Machine Learning

My language of choice for supervised and unsupervised learning is R; however, I run models in Spark (using Scala) for larger projects. Currently, I am playing around with deep learning models in Python.

Projects

The following scripts can be found on my GitHub account.

R

Spark (Scala)

Python

Code snippets

The following R code predicts the overall score assigned to each player in the FIFA 2019 database via random forest regression both with and without boosting.

## This program predicts the overall player score of soccor players in
## the FIFA 2019 database using random forests and boosting.

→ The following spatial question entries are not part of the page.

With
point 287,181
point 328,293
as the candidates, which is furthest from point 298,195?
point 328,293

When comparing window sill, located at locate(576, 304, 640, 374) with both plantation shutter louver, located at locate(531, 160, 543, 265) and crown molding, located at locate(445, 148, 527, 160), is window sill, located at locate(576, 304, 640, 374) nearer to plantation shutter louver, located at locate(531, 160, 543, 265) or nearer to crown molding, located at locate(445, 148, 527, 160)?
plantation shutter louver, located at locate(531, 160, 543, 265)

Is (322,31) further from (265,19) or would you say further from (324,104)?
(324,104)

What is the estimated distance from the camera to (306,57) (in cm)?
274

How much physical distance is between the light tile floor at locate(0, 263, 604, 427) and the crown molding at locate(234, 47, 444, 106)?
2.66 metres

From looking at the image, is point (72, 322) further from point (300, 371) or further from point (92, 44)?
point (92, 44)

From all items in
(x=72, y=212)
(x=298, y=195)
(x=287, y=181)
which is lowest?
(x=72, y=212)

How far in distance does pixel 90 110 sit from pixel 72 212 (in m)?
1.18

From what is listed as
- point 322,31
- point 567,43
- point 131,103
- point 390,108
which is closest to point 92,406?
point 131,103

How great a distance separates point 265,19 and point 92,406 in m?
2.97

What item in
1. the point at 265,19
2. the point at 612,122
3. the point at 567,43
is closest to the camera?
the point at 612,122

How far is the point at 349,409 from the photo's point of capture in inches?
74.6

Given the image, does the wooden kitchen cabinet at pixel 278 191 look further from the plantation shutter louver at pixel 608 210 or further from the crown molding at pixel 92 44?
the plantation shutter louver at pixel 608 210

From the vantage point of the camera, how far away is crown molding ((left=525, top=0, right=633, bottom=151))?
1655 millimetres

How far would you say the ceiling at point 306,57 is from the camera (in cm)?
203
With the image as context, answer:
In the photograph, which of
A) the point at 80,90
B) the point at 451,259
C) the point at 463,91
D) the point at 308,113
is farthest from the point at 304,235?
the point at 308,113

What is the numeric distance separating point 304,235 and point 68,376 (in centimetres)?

setwd("/Users/Bradley/Dropbox/...")

## load required libraries
library(randomForest)
library(gbm)

# load and clean data
f_dataAll <- read.csv("fifa_data.csv",header = T)
str(f_dataAll)
f_data <- f_dataAll[,c(8,4,15,27,28,55:(ncol(f_dataAll)-1))]
f_data <- na.omit(f_data)
f_data$Weight <- as.character(f_data$Weight)
f_data$Weight <- as.numeric(substr(f_data$Weight,1,nchar(f_data$Weight)-3))
f_data$Height <- as.character(f_data$Height)
f_data$Height <- (as.numeric(substr(f_data$Height,1,1)) * 12) +
                  as.numeric(substr(f_data$Height,3,5))
f_data$Preferred.Foot <- droplevels(f_data$Preferred.Foot)
str(f_data)
rows <- nrow(f_data)

# split data --> training and test
split <- sample.int(n=rows,size=floor(0.8*rows),replace=F)
training <- f_data[split, ]
test  <- f_data[-split, ]

# plot subset of data to see general correlations
look1 <- test[,1:10]
look2 <- test[,c(1,11:20)]
look3 <- test[,c(1,21:ncol(test))]
pairs(look1)
pairs(look2)
pairs(look3)

############
## Random forests
############

# determine number of trees
rf <- randomForest(Overall~.,data=training)
rf
plot(rf)
which.min(rf$mse)

# choose mtry: # of vars to consider each split
oob.err=double(20)
for(i in 1:20){
  fit=randomForest(Overall~.,data=training,mtry=i,ntree=400)
  oob.err[i]=fit$mse[400]
  cat(i," ")
}

# plot mtry data
plot(1:i,oob.err,pch=19,col="red",type="b",ylab="Mean Squared Error",
     xlab="mtry values 1 to 20",main="Out-of-bag Error")
which.min(oob.err)

# validate on test data with tunned parameters
rf_test <- randomForest(Overall~.,data=training,xtest=test[,-1],
                        ytest=test$Overall,mtry=7,ntree=500,importance=T)
rf_test

# view variable importance
varImpPlot(rf_test)


############
## Boosting
############

# create grid to tune parameters
hyper_grid <- expand.grid(shrinkage=c(.001,.01,.1),interaction.depth=c(1,3,5),
                          n.minobsinnode=c(10,20))

# grid search 
for(i in 1:nrow(hyper_grid)){
  
  # train model
  boost.tune <- gbm(Overall~.,data=training,distribution="gaussian",n.trees=10000,
                    interaction.depth=hyper_grid$interaction.depth[i],
                    shrinkage=hyper_grid$shrinkage[i],
                    n.minobsinnode=hyper_grid$n.minobsinnode[i],train.fraction=.75)
  
  # add min training error and trees to grid
  hyper_grid$optimal_trees[i] <- which.min(boost.tune$valid.error)
  hyper_grid$min_RMSE[i] <- sqrt(min(boost.tune$valid.error))
  cat(i," ")
}

# view top models
hyper_grid[order(hyper_grid$min_RMSE),]

# build best model and validate on test data
boost <- gbm(Overall~.,data=training,distribution="gaussian",n.trees=4600,
             shrinkage=0.1,interaction.depth=5)
summary(boost)

# plot RMSE results
num.trees=seq(from=100,to=4600,by=100)
test.pred <- predict(boost,newdata=test,n.trees=num.trees)
test.err <- with(test,apply(sqrt((test.pred-Overall)^2),2,mean))
plot(num.trees,test.err,pch=19,col="red",type="b",ylab="Root Mean Squared Error",
     xlab="# Trees",main="Boosting Test Error")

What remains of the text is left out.